* [Your instructions] The line containing "How would you rank" marks the start; return it and every line after it in the listing below, exactly, through the last.

* [Supplied records]
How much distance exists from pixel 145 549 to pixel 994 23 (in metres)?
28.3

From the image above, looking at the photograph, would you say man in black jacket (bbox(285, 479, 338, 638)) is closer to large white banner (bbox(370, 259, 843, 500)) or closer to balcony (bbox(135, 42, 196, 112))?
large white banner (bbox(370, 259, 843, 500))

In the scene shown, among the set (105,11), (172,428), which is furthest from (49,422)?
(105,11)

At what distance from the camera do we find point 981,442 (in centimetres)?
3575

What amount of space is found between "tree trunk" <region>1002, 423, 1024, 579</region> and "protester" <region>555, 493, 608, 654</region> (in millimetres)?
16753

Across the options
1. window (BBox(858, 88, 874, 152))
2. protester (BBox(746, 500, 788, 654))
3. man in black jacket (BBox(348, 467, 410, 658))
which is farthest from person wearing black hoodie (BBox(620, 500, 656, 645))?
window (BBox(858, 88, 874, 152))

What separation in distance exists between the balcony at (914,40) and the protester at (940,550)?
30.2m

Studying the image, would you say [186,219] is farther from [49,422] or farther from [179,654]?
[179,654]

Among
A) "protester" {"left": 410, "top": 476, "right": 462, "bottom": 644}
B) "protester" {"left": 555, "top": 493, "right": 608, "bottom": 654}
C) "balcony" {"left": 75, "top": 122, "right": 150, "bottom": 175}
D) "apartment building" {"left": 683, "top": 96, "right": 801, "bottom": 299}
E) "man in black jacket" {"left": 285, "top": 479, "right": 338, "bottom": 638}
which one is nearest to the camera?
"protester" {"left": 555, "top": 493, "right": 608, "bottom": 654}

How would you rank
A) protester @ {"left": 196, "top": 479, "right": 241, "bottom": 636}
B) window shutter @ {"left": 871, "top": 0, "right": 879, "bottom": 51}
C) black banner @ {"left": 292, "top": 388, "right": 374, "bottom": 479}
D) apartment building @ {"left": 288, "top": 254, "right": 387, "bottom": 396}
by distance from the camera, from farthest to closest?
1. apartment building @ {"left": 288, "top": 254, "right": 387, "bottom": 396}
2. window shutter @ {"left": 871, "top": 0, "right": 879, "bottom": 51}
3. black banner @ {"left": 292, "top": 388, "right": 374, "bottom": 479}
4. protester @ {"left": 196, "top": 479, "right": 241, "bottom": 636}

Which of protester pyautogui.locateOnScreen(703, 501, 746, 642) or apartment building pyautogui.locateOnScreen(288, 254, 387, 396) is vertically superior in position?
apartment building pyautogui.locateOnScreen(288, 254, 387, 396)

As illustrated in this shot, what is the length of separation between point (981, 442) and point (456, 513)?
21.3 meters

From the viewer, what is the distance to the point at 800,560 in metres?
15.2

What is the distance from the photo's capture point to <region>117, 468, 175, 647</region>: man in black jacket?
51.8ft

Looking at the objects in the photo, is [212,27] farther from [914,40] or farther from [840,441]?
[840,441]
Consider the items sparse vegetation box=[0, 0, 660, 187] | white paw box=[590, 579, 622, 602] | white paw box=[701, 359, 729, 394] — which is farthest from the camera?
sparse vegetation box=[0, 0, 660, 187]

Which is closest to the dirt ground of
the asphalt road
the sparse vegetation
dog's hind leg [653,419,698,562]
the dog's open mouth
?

* [Reply]
How would you rank
A) protester @ {"left": 196, "top": 479, "right": 241, "bottom": 636}
B) window shutter @ {"left": 871, "top": 0, "right": 879, "bottom": 51}
C) black banner @ {"left": 292, "top": 388, "right": 374, "bottom": 479}
D) apartment building @ {"left": 288, "top": 254, "right": 387, "bottom": 396}
by distance from the camera, from farthest to closest?
1. apartment building @ {"left": 288, "top": 254, "right": 387, "bottom": 396}
2. window shutter @ {"left": 871, "top": 0, "right": 879, "bottom": 51}
3. black banner @ {"left": 292, "top": 388, "right": 374, "bottom": 479}
4. protester @ {"left": 196, "top": 479, "right": 241, "bottom": 636}

Which of protester pyautogui.locateOnScreen(703, 501, 746, 642) or apartment building pyautogui.locateOnScreen(288, 254, 387, 396) is vertically superior in position?
apartment building pyautogui.locateOnScreen(288, 254, 387, 396)

As illustrated in this shot, what is the length of separation between point (981, 442) and point (456, 513)?
21.3 meters

From the viewer, what is the distance to the point at 800,560 in metres?
15.2

What is the distance from the photo's capture point to <region>117, 468, 175, 647</region>: man in black jacket?
51.8ft

Looking at the objects in the photo, is [212,27] farther from [914,40] or farther from [840,441]?
[840,441]
Consider the items sparse vegetation box=[0, 0, 660, 187] | white paw box=[590, 579, 622, 602] | white paw box=[701, 359, 729, 394] — which is farthest from the camera?
sparse vegetation box=[0, 0, 660, 187]

Which is closest to the dirt ground of
the asphalt road
the sparse vegetation
dog's hind leg [653,419,698,562]
the dog's open mouth
?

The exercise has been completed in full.